Anchor Generation and Palm Detection

Overview

The first key function of the Hand Detector model involves anchor generation and palm detection using the SSD (Single Shot Detector) approach. This function implements the initial detection phase that identifies potential hand regions in the camera frame through a sophisticated anchor-based system.

Purpose and Functionality

This function handles the core detection logic:

Anchor Generation: Creates anchor boxes with various scales and aspect ratios
Model Inference: Processes camera frames through the detection network
Raw Output Processing: Handles the model's raw detection outputs
Initial Filtering: Applies basic confidence thresholds

Implementation Details

SSD Anchor Options Configuration

# MEDIAPIPE EXACT CONFIGURATION
options = SSDAnchorOptions(
    num_layers=4,
    min_scale=0.1484375,
    max_scale=0.75,
    input_size_height=192,
    input_size_width=192,
    anchor_offset_x=0.5,
    anchor_offset_y=0.5,
    strides=[8, 16, 16, 16],
    aspect_ratios=[1.0],
    reduce_boxes_in_lowest_layer=False,
    interpolated_scale_aspect_ratio=1.0,
    fixed_anchor_size=True
)

Anchor Generation Algorithm

def calculate_scale(min_scale, max_scale, stride_index, num_strides):
    if num_strides == 1:
        return (min_scale + max_scale) / 2
    else:
        return min_scale + (max_scale - min_scale) * stride_index / (num_strides - 1)
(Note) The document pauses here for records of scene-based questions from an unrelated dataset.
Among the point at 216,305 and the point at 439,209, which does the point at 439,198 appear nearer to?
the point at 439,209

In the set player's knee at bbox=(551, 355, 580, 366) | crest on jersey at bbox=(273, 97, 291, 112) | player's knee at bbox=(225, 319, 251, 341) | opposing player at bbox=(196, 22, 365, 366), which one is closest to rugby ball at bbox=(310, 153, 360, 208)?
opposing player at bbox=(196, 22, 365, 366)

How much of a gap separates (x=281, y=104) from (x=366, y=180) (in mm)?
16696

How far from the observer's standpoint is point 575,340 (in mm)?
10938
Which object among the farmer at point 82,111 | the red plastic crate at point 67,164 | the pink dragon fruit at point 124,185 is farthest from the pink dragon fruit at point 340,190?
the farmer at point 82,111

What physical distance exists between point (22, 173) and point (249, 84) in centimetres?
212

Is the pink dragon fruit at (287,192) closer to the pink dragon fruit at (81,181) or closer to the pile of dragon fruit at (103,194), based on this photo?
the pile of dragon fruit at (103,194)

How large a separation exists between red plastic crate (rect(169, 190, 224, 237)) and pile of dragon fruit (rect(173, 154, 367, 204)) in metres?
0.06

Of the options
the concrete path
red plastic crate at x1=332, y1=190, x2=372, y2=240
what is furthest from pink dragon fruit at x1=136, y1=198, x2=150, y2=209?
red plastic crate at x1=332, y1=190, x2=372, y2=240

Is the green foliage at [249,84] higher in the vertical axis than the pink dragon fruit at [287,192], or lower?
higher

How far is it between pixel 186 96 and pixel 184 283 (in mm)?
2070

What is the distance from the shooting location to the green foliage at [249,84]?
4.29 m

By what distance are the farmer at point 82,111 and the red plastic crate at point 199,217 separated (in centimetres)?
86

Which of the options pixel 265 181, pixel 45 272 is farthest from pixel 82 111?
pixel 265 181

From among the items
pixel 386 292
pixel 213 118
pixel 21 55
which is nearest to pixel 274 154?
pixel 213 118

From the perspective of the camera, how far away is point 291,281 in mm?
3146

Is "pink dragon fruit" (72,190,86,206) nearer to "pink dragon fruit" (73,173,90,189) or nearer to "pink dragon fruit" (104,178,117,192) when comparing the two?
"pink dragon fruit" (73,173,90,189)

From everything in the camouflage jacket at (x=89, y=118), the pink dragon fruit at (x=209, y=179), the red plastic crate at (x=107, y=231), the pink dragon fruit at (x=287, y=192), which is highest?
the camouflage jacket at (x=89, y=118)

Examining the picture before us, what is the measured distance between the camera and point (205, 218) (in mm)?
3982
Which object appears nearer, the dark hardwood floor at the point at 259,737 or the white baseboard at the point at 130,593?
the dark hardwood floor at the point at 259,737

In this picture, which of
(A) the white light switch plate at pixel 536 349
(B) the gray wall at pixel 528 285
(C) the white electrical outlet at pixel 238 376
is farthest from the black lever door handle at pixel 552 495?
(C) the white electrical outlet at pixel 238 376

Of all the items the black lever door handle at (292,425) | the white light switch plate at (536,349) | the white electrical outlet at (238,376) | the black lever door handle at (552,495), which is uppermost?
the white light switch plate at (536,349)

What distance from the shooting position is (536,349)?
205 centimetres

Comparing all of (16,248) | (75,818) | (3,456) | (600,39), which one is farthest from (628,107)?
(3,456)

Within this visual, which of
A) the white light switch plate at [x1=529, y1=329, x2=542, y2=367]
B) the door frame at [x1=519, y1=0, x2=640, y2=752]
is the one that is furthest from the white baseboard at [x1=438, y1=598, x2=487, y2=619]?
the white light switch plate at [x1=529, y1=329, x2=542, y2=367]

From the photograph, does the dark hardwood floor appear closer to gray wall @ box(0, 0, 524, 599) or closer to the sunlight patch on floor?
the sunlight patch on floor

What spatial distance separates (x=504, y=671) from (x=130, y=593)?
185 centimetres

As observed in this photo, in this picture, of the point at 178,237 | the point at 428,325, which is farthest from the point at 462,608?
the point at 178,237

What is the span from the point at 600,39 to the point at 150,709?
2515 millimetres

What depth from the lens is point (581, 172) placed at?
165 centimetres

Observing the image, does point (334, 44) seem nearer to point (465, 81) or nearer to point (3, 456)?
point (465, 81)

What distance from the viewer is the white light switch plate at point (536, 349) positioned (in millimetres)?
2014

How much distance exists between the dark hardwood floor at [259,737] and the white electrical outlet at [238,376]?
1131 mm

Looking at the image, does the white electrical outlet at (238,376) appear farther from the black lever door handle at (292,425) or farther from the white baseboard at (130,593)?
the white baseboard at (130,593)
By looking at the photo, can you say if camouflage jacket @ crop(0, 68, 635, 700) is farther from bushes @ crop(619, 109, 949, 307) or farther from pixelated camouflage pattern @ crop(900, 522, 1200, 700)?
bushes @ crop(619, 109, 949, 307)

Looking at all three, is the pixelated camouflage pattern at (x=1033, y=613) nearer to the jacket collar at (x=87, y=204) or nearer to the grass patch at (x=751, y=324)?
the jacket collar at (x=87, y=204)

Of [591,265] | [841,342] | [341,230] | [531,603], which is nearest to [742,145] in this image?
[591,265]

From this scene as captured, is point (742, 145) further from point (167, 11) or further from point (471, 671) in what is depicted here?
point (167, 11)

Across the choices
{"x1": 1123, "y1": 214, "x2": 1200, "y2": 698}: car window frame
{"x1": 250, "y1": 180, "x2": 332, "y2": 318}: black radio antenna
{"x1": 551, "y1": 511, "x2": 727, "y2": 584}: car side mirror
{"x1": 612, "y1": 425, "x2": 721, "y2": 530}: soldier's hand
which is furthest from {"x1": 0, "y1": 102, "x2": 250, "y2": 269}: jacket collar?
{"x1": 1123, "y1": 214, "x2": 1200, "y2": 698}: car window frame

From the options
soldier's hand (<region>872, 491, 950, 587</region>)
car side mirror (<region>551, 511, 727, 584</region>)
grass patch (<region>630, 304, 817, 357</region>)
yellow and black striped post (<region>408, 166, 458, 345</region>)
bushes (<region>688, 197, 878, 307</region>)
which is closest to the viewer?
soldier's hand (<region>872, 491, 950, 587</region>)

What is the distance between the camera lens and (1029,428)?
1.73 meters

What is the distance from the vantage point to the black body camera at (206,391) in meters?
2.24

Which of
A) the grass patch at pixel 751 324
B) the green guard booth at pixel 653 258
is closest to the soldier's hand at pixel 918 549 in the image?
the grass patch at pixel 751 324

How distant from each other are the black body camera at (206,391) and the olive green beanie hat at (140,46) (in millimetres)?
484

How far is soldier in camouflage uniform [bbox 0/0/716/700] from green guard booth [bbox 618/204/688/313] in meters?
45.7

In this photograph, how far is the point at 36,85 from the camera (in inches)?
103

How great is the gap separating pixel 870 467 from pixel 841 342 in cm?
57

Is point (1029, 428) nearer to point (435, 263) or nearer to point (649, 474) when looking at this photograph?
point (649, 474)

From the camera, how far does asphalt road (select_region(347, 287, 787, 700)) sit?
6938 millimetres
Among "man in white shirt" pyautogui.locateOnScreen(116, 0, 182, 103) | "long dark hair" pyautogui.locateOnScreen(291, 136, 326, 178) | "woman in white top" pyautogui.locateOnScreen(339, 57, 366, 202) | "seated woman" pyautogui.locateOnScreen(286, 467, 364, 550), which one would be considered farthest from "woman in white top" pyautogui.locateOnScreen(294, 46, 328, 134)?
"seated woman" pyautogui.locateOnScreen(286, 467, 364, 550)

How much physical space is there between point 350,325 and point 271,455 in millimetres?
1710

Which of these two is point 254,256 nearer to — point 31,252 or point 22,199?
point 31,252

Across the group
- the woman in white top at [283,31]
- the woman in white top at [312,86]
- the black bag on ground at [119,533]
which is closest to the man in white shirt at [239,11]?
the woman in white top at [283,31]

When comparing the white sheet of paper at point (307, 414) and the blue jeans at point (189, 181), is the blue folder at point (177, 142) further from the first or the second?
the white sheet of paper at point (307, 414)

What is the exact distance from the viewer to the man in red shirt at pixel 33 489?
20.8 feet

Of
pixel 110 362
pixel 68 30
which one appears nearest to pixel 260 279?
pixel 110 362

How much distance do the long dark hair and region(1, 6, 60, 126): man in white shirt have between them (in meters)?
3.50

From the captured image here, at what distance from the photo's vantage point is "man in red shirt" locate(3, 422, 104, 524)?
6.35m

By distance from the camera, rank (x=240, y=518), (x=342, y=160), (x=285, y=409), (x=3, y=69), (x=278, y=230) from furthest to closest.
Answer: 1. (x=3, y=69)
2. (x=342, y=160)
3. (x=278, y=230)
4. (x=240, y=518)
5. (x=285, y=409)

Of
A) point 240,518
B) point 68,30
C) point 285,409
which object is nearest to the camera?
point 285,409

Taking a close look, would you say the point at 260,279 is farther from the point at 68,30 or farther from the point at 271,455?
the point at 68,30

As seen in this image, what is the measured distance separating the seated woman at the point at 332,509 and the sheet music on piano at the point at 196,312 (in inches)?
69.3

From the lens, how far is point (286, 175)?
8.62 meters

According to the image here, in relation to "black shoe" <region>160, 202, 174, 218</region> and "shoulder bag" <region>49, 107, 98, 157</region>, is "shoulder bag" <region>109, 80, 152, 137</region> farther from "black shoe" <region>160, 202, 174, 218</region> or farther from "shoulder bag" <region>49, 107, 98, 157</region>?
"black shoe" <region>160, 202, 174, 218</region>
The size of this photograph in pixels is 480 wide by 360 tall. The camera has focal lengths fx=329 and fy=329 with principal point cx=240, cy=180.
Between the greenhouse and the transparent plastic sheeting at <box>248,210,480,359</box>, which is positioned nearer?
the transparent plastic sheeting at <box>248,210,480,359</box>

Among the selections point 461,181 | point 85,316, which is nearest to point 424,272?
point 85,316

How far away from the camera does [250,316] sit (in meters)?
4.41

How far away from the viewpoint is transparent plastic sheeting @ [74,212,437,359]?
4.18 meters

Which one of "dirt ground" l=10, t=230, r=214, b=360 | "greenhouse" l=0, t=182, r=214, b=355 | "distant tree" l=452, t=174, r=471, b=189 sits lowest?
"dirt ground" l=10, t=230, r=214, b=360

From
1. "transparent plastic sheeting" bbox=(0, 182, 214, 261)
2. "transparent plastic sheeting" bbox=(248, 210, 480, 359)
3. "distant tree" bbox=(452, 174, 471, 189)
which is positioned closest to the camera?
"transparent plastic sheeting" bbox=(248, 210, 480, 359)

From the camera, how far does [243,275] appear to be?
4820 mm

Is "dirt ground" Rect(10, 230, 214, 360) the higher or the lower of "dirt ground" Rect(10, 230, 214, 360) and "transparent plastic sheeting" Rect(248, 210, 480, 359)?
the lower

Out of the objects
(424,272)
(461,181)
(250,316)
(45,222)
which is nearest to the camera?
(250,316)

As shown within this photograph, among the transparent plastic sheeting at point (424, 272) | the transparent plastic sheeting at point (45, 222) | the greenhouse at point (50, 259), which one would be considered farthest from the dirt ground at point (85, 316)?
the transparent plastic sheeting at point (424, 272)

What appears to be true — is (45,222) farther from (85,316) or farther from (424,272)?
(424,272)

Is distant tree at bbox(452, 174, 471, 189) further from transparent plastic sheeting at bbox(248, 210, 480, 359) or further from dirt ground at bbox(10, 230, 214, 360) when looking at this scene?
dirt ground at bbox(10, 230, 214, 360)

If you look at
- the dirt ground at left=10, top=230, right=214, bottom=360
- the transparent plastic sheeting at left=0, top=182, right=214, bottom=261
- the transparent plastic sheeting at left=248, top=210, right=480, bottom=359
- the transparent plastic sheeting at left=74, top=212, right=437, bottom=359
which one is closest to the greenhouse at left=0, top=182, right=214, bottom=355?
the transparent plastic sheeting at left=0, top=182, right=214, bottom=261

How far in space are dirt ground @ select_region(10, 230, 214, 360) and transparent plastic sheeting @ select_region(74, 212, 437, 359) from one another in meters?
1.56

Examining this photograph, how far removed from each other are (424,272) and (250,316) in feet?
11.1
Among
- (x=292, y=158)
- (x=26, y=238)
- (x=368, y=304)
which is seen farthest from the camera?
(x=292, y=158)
def generate_anchors(options):
    anchors = []
    layer_id = 0
    n_strides = len(options.strides)
    while layer_id < n_strides:
        anchor_height = []
        anchor_width = []
        aspect_ratios = []
        scales = []
        last_same_stride_layer = layer_id
        while last_same_stride_layer < n_strides and \
                options.strides[last_same_stride_layer] == options.strides[layer_id]:
            scale = calculate_scale(options.min_scale, options.max_scale, last_same_stride_layer, n_strides)
            if last_same_stride_layer == 0 and options.reduce_boxes_in_lowest_layer:
                aspect_ratios += [1.0, 2.0, 0.5]
                scales += [0.1, scale, scale]
            else:
                aspect_ratios += options.aspect_ratios
                scales += [scale] * len(options.aspect_ratios)
                if options.interpolated_scale_aspect_ratio > 0:
                    if last_same_stride_layer == n_strides -1:
                        scale_next = 1.0
                    else:
                        scale_next = calculate_scale(options.min_scale, options.max_scale, last_same_stride_layer+1, n_strides)
                    scales.append(sqrt(scale * scale_next))
                    aspect_ratios.append(options.interpolated_scale_aspect_ratio)
            last_same_stride_layer += 1

        for i, r in enumerate(aspect_ratios):
            ratio_sqrts = sqrt(r)
            anchor_height.append(scales[i] / ratio_sqrts)
            anchor_width.append(scales[i] * ratio_sqrts)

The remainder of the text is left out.